Now you see him......

Now you see him……

Now you don't.....

Now you don’t…..

Level 2 is for living and cooking and Level 3 had several meeting rooms, hospitals and even theatres. It was possible to build these tunnels because the earth in this area is very hard (reddish clay, very hard due to the presence of iron oxide) giving a stable structure.
The tunnels were of significant strategic importance as they crossed the main land and river routes, allowing interception of American supply routes.
The tunnels were shallow and narrow and, apparently during the “American / Vietnamese” war, Mexican soldiers were tasked with entering the tunnels because they were the only ones that could fit. However, if soldiers managed to get inside, they were met with several different styles of booby trap to ensure that if you managed to escape one, the others would surely finish you off. The booby traps were nasty and included planks of swinging nails, collapsing trap doors with foot-long spikes.

Watch your step!

Watch your step!

The floor trap collapses, trapping the leg with spikes

The floor trap collapses, trapping the leg with spikes

A basic floor trap

A basic floor trap

Biting Jaws

Biting Jaws

Easy in, not so easy out

Easy in, not so easy out

The spikes themselves had barbed endings ensuring that they created more damage on the way out than on the way in. Frustrated with their ability to penetrate the tunnels, American troops resorted to bombing. As a result, Cu Chi is the most bombed, shelled, gassed and exfoliated area in the history of war.
On the third / fourth levels of the tunnels, there were workshops where un-exploded American bombs, seized by Vietnamese soldiers, were broken apart and re-constructed into several smaller scatter bombs and re-used. Shoes were made from truck tyres and so on.

Vietnamese "soldiers" cutting unexploded bombs to extract the explosives....

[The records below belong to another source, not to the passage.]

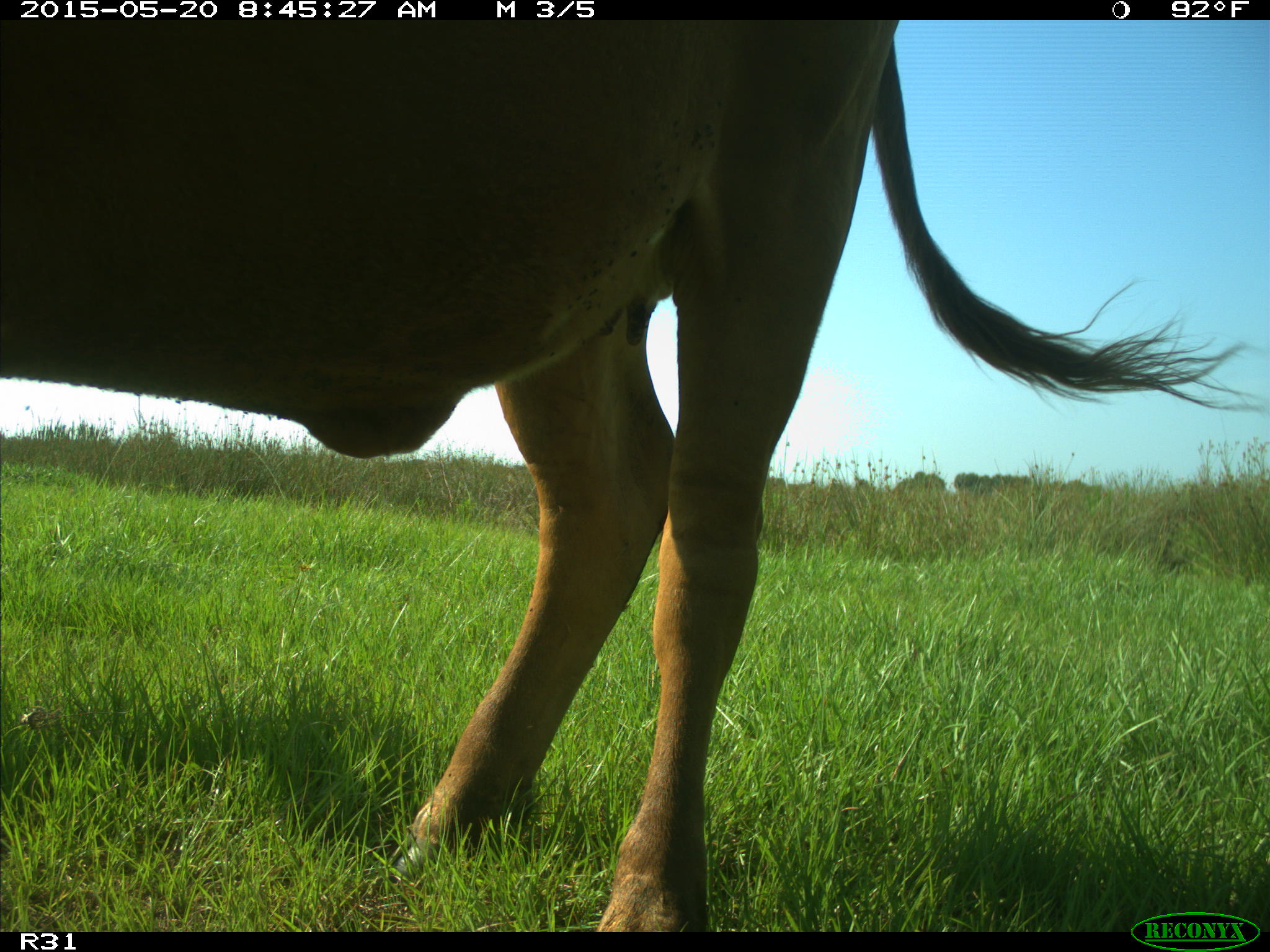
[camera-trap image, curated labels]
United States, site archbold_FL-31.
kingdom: Animalia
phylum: Chordata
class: Mammalia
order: Artiodactyla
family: Bovidae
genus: Bos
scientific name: Bos taurus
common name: domestic cow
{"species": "Bos taurus (domestic cow)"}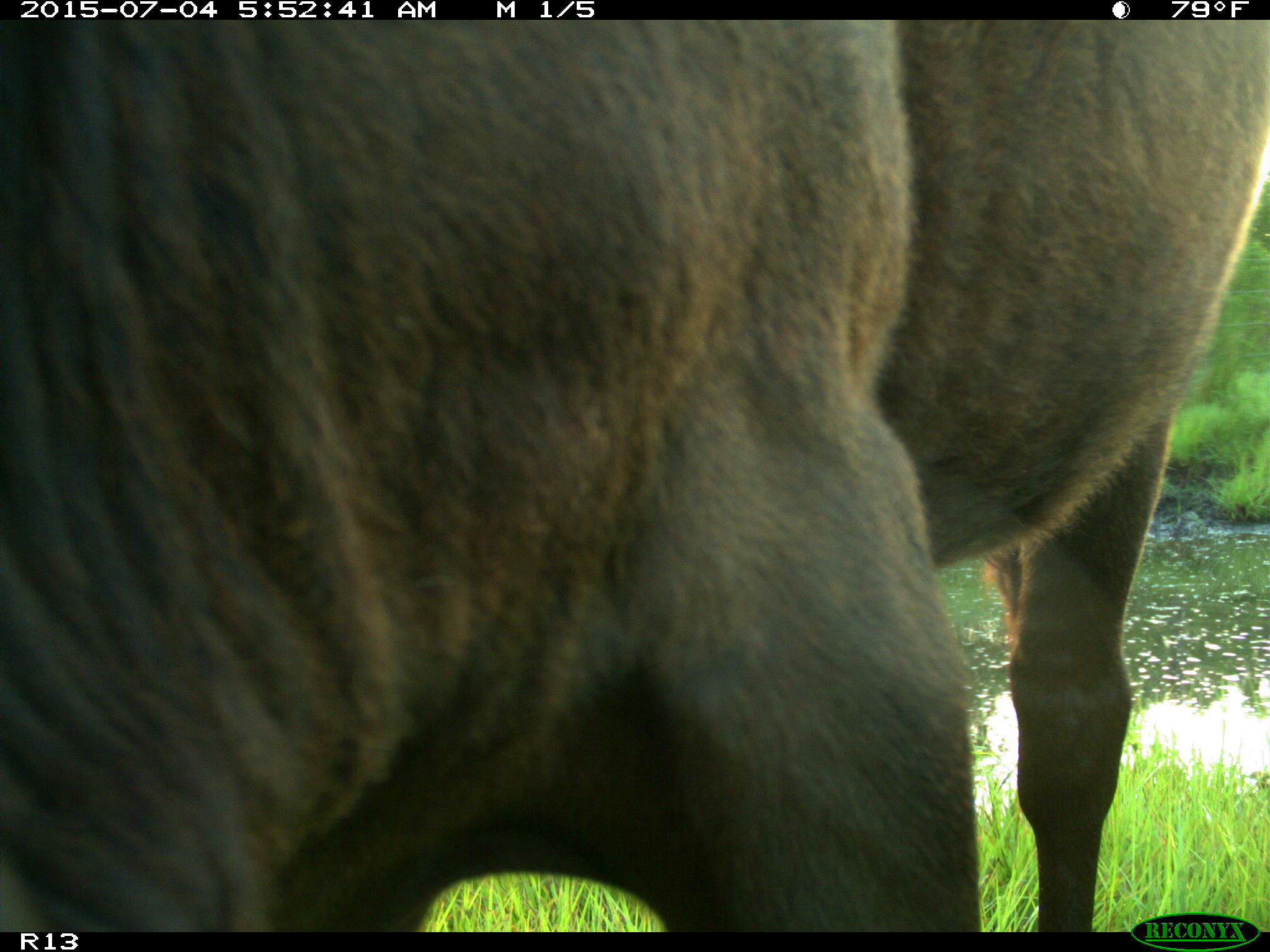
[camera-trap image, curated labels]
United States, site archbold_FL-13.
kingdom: Animalia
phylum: Chordata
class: Mammalia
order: Artiodactyla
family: Bovidae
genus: Bos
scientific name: Bos taurus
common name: domestic cow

Vietnamese “soldiers” cutting unexploded bombs to extract the explosives….

To create smaller "scatter"  bombs

To create smaller “scatter” bombs

DSC_0040
Our guide, who fought in the Vietnam war, spent 15 days hiding in the tunnels.  I could barely spend 15 seconds inside.

The tunnels had been widened to allow “visitors” to fit more comfortably. I entered from the living area, in which the coal pot was going.

Cooking took place in the tunnels

Cooking took place in the tunnels

It was hot outside and even hotter inside. The “smoke” from the cooking caused my eyes to burn and I felt like I couldn’t breathe. (Smoke from cooking underground was channeled and extracted, at night, from the tunnel in several areas resembling termite hills which were far from living areas.)

Termite Hill?

Termite Hill?

The tunnel ceilings are low so that most people cannot stand upright and must crouch in an uncomfortable position.

The widened tunnel is still  small and narrow.  The Vietnamese did not have torches either.

The widened tunnel is still small and narrow. The Vietnamese did not have torches either.

Although smaller visitors to the tunnels find walking through the tunnels not too difficult, it must be remembered that they have been enlarged. Moving through the tunnels would have been a pretty nasty experience for even the smallest individuals.